Estaba con una amiga muy querida y de muchos años, en una situación que requería la solventásemos de inmediato. Ella propone digamos una mentira y yo con toda naturalidad le contesto que yo hace mucho tiempo que no digo mentiras… y ella se echó a reír como si yo hubiese dicho algo gracioso. Hay otras salidas más valientes.
A todo el mundo por lo visto le parece normal mentir pero les molesta e indigna que a ellos les mientan. Al consultorio vino una mujer con su hijo de 15 años quejándose a los gritos de que su hijo le mentía compulsivamente, que no podía confiar en él en absoluto, que qué podía hacer.
El caso es que ella, en una visita previa que habíamos mantenido las dos, me había contado que a veces mentía al muchacho para asustarlo y así conseguir le obedeciese. Pero no, las personas que tienen pobre escucha, no les puedes hacer ver las verdades.

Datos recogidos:
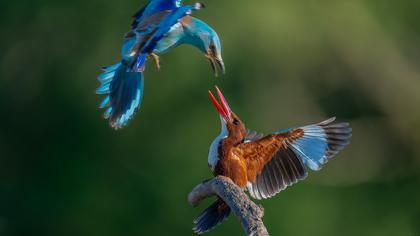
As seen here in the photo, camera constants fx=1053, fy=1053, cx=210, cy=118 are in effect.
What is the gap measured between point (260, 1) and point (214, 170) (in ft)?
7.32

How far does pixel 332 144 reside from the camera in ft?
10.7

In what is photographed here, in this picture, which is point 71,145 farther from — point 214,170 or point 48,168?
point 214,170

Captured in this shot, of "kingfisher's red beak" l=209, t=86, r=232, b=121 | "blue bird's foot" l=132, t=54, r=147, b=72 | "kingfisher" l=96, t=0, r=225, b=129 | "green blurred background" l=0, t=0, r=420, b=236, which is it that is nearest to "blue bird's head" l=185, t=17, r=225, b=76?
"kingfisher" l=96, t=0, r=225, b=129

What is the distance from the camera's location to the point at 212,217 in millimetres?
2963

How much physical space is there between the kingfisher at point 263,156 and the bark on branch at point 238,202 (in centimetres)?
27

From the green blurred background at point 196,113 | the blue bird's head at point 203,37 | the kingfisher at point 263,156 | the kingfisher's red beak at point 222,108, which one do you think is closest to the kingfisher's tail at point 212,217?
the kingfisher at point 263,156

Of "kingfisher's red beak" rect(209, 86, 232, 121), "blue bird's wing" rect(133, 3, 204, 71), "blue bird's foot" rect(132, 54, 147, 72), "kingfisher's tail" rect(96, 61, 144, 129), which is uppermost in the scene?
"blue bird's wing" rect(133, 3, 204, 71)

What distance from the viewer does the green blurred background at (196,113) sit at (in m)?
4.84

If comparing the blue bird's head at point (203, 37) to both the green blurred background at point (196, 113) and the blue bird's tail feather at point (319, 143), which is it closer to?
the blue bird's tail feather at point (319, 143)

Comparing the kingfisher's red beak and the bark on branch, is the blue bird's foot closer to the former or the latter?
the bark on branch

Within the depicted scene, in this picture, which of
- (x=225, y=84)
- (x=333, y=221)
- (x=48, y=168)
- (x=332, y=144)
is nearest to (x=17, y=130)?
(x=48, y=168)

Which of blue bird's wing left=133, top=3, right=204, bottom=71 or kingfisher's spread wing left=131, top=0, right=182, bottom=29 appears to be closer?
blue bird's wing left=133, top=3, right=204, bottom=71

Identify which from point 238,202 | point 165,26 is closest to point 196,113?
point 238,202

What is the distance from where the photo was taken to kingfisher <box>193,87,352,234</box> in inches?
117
...
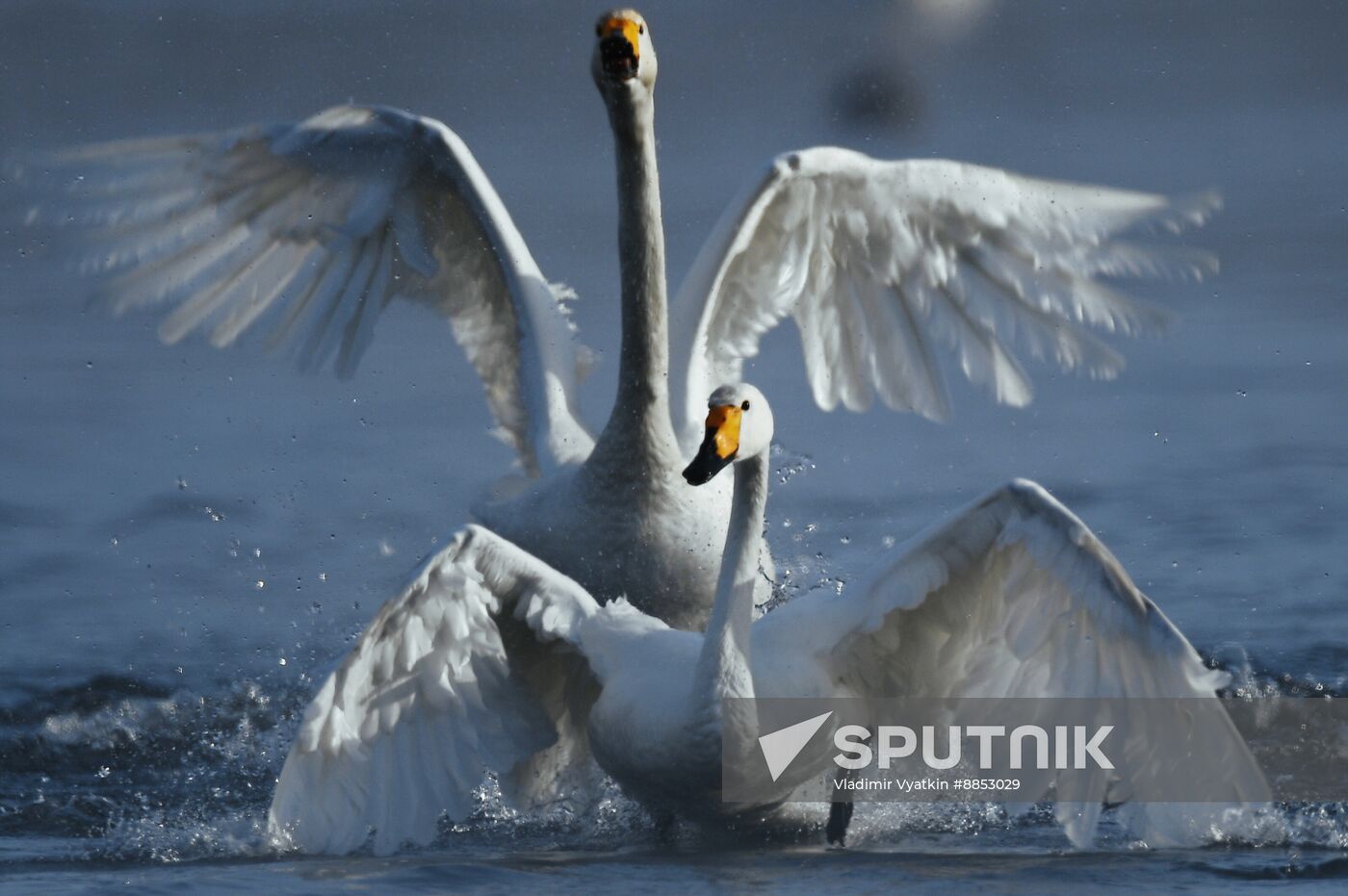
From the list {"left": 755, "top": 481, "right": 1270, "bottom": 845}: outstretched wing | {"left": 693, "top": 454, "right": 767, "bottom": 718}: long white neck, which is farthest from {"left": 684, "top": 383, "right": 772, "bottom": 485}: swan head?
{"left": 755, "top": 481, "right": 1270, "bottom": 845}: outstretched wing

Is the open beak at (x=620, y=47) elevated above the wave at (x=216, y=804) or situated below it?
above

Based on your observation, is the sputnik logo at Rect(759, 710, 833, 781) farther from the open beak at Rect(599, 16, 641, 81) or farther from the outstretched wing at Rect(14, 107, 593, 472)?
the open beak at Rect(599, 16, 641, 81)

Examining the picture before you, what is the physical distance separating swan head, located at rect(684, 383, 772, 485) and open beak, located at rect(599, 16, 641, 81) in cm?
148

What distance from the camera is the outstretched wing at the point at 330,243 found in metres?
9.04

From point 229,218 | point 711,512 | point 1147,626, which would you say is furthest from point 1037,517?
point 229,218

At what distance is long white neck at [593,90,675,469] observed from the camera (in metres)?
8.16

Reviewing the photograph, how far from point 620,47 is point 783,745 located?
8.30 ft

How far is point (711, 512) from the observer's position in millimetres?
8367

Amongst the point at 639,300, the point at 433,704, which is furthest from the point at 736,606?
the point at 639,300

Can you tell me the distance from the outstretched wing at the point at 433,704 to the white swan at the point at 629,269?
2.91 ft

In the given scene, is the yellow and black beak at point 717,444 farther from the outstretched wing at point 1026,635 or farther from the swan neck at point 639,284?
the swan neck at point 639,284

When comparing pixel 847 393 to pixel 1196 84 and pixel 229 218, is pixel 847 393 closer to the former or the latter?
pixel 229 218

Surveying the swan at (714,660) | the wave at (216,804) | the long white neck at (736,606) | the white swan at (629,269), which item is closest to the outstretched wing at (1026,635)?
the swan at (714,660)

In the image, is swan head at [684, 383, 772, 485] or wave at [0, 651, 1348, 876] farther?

Enunciado del problema:
Transcribe completo y sin ningún cambio el texto sobre la mentira. Las filas anteriores no son necesarias.

Solución escrita:
Estaba con una amiga muy querida y de muchos años, en una situación que requería la solventásemos de inmediato. Ella propone digamos una mentira y yo con toda naturalidad le contesto que yo hace mucho tiempo que no digo mentiras… y ella se echó a reír como si yo hubiese dicho algo gracioso. Hay otras salidas más valientes.
A todo el mundo por lo visto le parece normal mentir pero les molesta e indigna que a ellos les mientan. Al consultorio vino una mujer con su hijo de 15 años quejándose a los gritos de que su hijo le mentía compulsivamente, que no podía confiar en él en absoluto, que qué podía hacer.
El caso es que ella, en una visita previa que habíamos mantenido las dos, me había contado que a veces mentía al muchacho para asustarlo y así conseguir le obedeciese. Pero no, las personas que tienen pobre escucha, no les puedes hacer ver las verdades.